* [Written task]
Reproduce only the lines from the one containing "From the photo, does" up to and including the last line of the records, requests included and unchanged. In the answers, multiply every number (point coordinates and distances alike) by 0.35 and round to whole numbers, with halves rounding up.

* [Input for this task]
○ ○ ○ ○ ○
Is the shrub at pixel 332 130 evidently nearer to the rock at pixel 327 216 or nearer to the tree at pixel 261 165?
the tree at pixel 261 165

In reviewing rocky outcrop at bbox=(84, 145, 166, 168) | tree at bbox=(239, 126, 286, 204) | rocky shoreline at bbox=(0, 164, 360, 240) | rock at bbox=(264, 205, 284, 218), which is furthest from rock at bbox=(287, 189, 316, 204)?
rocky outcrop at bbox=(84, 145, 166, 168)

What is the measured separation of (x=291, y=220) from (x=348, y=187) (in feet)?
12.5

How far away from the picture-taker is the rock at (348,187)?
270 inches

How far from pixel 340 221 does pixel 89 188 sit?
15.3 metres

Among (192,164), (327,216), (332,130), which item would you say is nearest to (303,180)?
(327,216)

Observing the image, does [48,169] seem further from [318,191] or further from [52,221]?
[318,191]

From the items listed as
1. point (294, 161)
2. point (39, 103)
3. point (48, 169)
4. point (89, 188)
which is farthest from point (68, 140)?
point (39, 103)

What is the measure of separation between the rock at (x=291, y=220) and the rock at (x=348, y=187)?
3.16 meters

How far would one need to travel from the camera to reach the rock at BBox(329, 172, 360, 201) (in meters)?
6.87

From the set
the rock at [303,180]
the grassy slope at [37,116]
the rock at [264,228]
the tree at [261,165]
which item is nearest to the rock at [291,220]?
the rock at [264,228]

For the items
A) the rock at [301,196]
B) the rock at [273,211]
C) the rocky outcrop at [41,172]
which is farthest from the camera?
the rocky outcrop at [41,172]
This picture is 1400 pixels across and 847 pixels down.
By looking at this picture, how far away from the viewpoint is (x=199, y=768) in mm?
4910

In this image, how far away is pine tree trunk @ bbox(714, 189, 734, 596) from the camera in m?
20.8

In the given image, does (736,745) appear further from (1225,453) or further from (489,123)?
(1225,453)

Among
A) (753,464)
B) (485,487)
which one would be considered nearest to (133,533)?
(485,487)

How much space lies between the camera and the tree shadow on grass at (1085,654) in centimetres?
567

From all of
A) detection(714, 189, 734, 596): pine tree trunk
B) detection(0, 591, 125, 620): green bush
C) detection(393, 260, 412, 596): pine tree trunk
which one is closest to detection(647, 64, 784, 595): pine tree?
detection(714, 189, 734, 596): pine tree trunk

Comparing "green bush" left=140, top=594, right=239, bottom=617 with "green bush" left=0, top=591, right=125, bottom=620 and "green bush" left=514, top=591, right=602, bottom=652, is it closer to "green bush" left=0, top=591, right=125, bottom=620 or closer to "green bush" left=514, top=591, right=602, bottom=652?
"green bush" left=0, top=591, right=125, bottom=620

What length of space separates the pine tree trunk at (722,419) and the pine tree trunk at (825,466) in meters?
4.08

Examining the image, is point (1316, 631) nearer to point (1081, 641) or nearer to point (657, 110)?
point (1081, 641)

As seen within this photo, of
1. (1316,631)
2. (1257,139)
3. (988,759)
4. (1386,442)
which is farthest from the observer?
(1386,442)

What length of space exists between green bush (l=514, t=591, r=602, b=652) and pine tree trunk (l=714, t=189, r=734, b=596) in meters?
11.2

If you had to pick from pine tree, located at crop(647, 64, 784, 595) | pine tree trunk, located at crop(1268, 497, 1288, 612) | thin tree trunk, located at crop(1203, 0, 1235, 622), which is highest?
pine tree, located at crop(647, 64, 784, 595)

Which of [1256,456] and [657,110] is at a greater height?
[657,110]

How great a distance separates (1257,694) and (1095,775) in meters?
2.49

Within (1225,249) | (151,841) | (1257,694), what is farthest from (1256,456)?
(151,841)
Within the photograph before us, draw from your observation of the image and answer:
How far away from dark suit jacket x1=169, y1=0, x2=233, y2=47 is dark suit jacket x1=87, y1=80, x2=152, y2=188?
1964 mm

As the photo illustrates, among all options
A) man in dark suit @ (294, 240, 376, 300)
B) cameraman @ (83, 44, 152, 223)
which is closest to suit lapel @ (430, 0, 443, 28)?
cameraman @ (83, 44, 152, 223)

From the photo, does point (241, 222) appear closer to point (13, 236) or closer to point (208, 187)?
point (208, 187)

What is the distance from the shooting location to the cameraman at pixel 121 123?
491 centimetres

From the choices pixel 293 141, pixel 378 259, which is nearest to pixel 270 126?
○ ○ ○ ○ ○
* [Completed exercise]
From the photo, does point (241, 222) appear closer to point (13, 236) or closer to point (208, 187)?
point (73, 65)

What is the distance from the shooting location to the cameraman at pixel 121 123?
172 centimetres

From the choices pixel 293 141, pixel 378 259, which is nearest to pixel 270 126?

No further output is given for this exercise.